Beluga mortalities: several hypotheses are hidden behind the deaths of females

Beluga mortalities: several hypotheses are hidden behind the deaths of females
Beluga mortalities: several hypotheses are hidden behind the deaths of females

Dozens of female belugas die while giving birth, a situation that is worrying since the population of this threatened species is struggling to renew itself in the St. Lawrence estuary.

Several hypotheses are being studied by researchers who are recovering the carcasses of these belugas as soon as possible to examine them, explained Robert Michaud, president and scientific director of the Quebec Emergency Network for Marine Mammals.

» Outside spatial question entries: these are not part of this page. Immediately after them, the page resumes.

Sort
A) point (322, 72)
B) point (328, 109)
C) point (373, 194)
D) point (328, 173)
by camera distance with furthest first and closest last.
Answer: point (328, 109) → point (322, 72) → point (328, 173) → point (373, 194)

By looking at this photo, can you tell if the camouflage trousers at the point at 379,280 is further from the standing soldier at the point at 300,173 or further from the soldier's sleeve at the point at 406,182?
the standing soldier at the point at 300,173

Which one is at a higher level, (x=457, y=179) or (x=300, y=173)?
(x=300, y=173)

Contaminants, such as chromium-based compounds used to retard the burning of fabrics in our pajamas, are considered one of the most important hypotheses because of their effect on the thyroid gland of females.

The change in their diet would also be one of the factors studied since the quality and quantity of foods ingested by belugas have changed.

“Our belugas are exposed to several anthropogenic stressors and this is what partly explains their situation,” Mr. Michaud also added in an interview with LCN on Monday.

“We do not yet have completely satisfactory explanations, but it is a trend which continues and which worries us because the young which should have been born from 2010 should have started producing calves in 2020,” said he said.

“We are building a deficit in the recovery potential of the population,” added the specialist.

Between 1,500 and 2,000 belugas remain in the St. Lawrence estuary, according to the expert’s latest estimates.